A lot of screw-ups these days sound the same: the system discovers a correlation that really does exist, but has bigoted overtones.

Today’s finding was a nice one-slide demo of how unspoken bias can creep into machine learning: translating two phrases into Turkish and back again (source):

He is a baby sitter.
She is a doctor.

O bir bebek bakıcısı.
O bir doktor.

Yes, Turkish has a un-tittled ı distinct from its tittled i. Turkish also is a genderless language, so you’ll notice the first two words (approximately, “it is”) are the same for both sentences in Turkish.

Now, let’s have Google translate that back to English. Anyone? Anyone? Right:

She is a baby sitter.
He is a doctor.

The algorithm learned this. It learned that this was the most likely translation, that baby sitters are female and doctors are male. And because this is the way its programmers made it, the most likely one becomes the only one.

Pattern-Finding Algorithms

This is how ML currently works. It is a pattern-finding system. If it finds a “correct” pattern — which is to say, a pattern more likely than others, and one that fits enough of the training set — it goes with it, whole-heartedly. There is no “65% he is a doctor, 35% she is a doctor” (the actual US statistics).

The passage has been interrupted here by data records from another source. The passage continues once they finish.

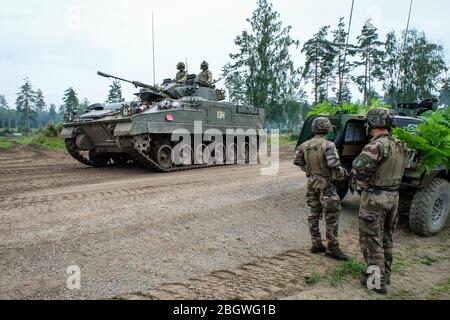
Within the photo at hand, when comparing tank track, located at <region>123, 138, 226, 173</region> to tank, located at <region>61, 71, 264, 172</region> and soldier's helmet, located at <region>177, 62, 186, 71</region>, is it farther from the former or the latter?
soldier's helmet, located at <region>177, 62, 186, 71</region>

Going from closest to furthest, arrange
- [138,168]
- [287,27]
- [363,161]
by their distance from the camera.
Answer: [363,161], [138,168], [287,27]

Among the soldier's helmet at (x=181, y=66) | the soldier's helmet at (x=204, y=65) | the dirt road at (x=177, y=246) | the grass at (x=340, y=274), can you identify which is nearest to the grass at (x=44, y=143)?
the soldier's helmet at (x=181, y=66)

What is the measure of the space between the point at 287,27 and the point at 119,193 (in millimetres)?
26865

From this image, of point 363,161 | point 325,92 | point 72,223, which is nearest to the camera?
point 363,161

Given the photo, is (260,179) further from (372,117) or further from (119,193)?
(372,117)

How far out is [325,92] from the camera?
39344 mm

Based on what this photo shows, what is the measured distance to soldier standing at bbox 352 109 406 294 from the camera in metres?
3.63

Someone programmed it this way — someone who perhaps tried the other way (“here are ten possible translations”) and discovered that people reacted poorly to it. Their users want THE answer. They don’t want “he/she is a doctor”, either, as that’s not what language looks like when in typical use.

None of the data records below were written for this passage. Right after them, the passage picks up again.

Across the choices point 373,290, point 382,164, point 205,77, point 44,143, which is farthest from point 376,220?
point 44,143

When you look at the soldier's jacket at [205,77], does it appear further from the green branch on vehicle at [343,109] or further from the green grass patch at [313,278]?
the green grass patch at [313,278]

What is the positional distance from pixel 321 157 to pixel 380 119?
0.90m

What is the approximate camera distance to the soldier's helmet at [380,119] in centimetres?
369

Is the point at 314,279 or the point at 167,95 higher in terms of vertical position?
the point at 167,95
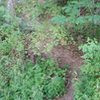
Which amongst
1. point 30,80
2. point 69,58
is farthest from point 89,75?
point 30,80

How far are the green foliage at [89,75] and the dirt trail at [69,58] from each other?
1.06 ft

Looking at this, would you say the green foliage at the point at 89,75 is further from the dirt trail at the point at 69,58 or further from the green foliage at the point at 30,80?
the green foliage at the point at 30,80

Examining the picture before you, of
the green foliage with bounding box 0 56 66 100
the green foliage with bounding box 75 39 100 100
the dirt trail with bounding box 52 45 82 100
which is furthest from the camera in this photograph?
the dirt trail with bounding box 52 45 82 100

So the programmer decided to give a right answer — but one that reinforces stereotypes, and erases all alternatives, and in doing so fights back against social progress in subtle, pervasive ways.

Marked exceptions

Humans learn similarly. We quickly find patterns and associations, and stick with them. (“This! THIS is the remote control that works.”) And we over-fit sometimes, too. Ate dodgy fish tacos one time and got food poisoning? Boy howdy, your stomach is now going to refuse ALL fish tacos, maybe all restaurants on that block, maybe all fish, until you can figure out how to give it some counter-examples.

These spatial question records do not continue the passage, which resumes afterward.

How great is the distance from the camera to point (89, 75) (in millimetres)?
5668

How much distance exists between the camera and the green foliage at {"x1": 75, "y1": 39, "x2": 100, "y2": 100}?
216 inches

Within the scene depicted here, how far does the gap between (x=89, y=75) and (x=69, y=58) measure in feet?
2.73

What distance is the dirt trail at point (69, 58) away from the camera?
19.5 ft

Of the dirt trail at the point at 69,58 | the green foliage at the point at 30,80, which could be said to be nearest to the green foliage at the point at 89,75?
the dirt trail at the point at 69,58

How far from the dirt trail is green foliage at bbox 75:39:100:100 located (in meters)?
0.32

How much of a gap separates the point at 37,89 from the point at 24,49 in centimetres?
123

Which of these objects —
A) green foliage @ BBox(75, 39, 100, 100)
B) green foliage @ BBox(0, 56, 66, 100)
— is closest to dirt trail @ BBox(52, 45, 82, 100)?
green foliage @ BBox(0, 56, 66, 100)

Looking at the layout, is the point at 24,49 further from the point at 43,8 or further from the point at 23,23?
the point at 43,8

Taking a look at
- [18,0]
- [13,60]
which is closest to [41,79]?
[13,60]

But we also have this thing, because we know this is how we learn: we mark exceptions carefully. We do it in a particular way that says NO! I am breaking an established correlation you have.

A trivial example is the name of my town — Waltham. US English says, “pronounce that spelling WALL-thum”. Almost all the other -thams in your life are pronounced with a “-thum” (or, properly, /-θəm/). (We’re ignoring Chatham, because New England, but that’s kind of the point.)

Locals say, NO! We break the rule here. It’s Wall-Thaam, /wɔːlθæm/, and both syllables getting emphasis, meaning there’s no vowel shift in the second (theoretically unaccented) syllable.

So you learn the exception. People MAKE you learn the exception.

Poor lonely AI

See, AI systems don’t get this feedback.

Truth: AIs don’t get it because AI programmers consider such exceptions “impure”. They want the theoretically correct algorithm that they can just mash into terabytes of data and have a working system exit the other side. Someone said, “fuck it, it is way too much work to go through every translation and see if it might be a bit racist or sexist or whatever.” (Someone almost certainly not hurt by the -ism, of course.)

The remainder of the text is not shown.